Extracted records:
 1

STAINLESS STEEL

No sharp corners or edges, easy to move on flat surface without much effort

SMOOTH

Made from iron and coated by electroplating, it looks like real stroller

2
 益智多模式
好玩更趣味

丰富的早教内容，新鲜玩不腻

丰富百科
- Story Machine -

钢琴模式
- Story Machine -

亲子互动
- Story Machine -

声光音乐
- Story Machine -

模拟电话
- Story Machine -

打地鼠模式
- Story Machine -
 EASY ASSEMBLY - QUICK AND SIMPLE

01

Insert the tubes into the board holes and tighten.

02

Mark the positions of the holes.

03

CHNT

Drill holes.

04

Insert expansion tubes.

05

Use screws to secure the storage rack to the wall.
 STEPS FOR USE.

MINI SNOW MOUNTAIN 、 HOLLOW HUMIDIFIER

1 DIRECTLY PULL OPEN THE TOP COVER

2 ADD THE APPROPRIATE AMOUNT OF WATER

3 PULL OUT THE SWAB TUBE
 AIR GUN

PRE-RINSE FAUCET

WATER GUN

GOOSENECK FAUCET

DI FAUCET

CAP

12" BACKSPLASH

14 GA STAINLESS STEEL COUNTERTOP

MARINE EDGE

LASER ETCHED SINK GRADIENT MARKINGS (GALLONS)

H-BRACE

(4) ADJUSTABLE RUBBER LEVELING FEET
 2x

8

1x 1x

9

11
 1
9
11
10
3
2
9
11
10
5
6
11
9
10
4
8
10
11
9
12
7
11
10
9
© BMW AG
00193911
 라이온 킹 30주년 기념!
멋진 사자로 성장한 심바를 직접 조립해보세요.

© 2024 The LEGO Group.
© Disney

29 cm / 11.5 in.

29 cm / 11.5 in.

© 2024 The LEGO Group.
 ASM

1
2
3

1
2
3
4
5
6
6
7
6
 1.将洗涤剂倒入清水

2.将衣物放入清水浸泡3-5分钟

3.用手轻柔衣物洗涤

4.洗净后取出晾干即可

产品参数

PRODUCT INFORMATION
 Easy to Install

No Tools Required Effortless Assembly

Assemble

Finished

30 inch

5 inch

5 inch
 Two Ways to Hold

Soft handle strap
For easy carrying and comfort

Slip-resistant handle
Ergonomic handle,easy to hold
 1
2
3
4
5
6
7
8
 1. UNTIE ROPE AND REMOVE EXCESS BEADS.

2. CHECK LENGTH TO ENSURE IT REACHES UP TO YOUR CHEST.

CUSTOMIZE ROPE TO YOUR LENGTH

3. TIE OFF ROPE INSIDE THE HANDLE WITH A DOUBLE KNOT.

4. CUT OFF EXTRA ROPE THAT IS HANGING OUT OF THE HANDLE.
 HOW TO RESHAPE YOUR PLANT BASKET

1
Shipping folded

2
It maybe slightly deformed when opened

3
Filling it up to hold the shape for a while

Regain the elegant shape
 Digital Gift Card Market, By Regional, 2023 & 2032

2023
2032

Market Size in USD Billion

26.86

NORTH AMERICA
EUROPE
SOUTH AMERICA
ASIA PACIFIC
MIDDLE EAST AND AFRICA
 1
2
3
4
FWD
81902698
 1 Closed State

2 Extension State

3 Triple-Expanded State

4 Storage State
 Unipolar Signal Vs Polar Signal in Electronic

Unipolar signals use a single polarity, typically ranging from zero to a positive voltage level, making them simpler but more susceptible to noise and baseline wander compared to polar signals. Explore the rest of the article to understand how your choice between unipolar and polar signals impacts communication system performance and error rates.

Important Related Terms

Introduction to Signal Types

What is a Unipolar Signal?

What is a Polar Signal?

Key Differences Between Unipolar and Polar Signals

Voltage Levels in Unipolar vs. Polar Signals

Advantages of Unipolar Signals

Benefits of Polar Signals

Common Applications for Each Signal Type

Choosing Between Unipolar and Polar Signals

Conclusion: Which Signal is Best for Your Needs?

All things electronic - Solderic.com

- [The problem]:
Count the lines of the data that contain the string "WATER", and reply with that number alone.

- [Reply to the task]:
2